Vietnam applies the credit method for the elimination of double taxation, while Estonia generally applies the exemption method. However, Estonia will apply the credit method in respect of income covered by Articles 10 (Dividends), 11 (Interest) and 12 (Royalties and Fees for Technical Services). For dividends, application of the credit method is limited to dividends that would be subject to the 10% withholding tax rate.
A provision is also included for a tax sparing credit, whereby Estonia will deem tax paid in Vietnam to include any amount which would have been payable as Vietnamese tax for any year but was exempted or reduced under specified provisions of Vietnamese law. The tax sparring credit will be available for a period of 10 years beginning the date the treaty becomes effective.

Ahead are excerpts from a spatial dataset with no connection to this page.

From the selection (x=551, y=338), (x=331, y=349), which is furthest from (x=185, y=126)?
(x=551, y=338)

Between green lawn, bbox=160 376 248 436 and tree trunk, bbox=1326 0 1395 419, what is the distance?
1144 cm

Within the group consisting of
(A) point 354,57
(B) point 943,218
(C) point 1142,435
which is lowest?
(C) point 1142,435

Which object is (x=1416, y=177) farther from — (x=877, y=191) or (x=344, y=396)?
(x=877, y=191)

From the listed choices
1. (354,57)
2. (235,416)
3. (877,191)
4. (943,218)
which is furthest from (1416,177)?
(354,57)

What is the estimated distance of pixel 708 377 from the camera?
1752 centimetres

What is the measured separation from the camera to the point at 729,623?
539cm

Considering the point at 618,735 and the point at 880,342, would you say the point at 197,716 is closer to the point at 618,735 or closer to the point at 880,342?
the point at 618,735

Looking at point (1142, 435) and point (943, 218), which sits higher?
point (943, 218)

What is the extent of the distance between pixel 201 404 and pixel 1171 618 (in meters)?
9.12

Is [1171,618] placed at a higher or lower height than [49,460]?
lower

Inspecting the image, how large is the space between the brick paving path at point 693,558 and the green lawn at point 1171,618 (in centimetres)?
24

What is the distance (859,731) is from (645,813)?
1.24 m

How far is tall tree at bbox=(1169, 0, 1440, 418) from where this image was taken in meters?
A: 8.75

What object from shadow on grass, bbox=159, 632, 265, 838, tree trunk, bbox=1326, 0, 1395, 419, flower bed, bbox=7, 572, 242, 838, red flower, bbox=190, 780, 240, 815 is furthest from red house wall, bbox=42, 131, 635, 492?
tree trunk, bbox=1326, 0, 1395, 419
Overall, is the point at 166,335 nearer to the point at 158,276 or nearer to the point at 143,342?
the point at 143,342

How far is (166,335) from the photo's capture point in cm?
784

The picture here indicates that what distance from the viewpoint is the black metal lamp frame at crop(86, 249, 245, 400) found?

The final protocol to the treaty includes the provision that in respect of Articles 10 (Dividends) and 11 (Interest), if after the Estonia-Vietnam treaty enters into force, Vietnam signs an agreement with a third state that is a member of the EU or the OECD and such agreement provides for a lower rate of withholding tax and lower participating percentages than provided in the Estonia-Vietnam treaty, then such lower rates and percentages will automatically replace those provided in the Estonia-Vietnam treaty from the date such other agreement enters into force.
The treaty will enter into force once the ratification instruments are exchanged, and will apply from 1 January of the year following its entry into force.
Finland Ratifies SSA with South Korea
On 14 October 2016, Finland ratified the pending social security agreement with South Korea. The agreement, signed 9 September 2015, is the first of its kind between the two countries, and will enter into force on the first day of the third month following the month in which the ratification instruments are exchanged.
Tax Treaty between Jordan and Saudi Arabia Signed
On 19 October 2016, officials from Jordan and Saudi Arabia signed an income tax treaty. The treaty is the first of its kind between the two countries, and will enter into force after the ratification instruments are exchanged.
Additional details of the treaty will be published once available.
Tax Treaty between Morocco and Rwanda Signed
Officials from Morocco and Rwanda signed an income tax treaty on 19 October 2016. The treaty is the first of its kind between the two countries, and will enter into force after the ratification instruments are exchanged.
Additional details of the treaty will be published once available.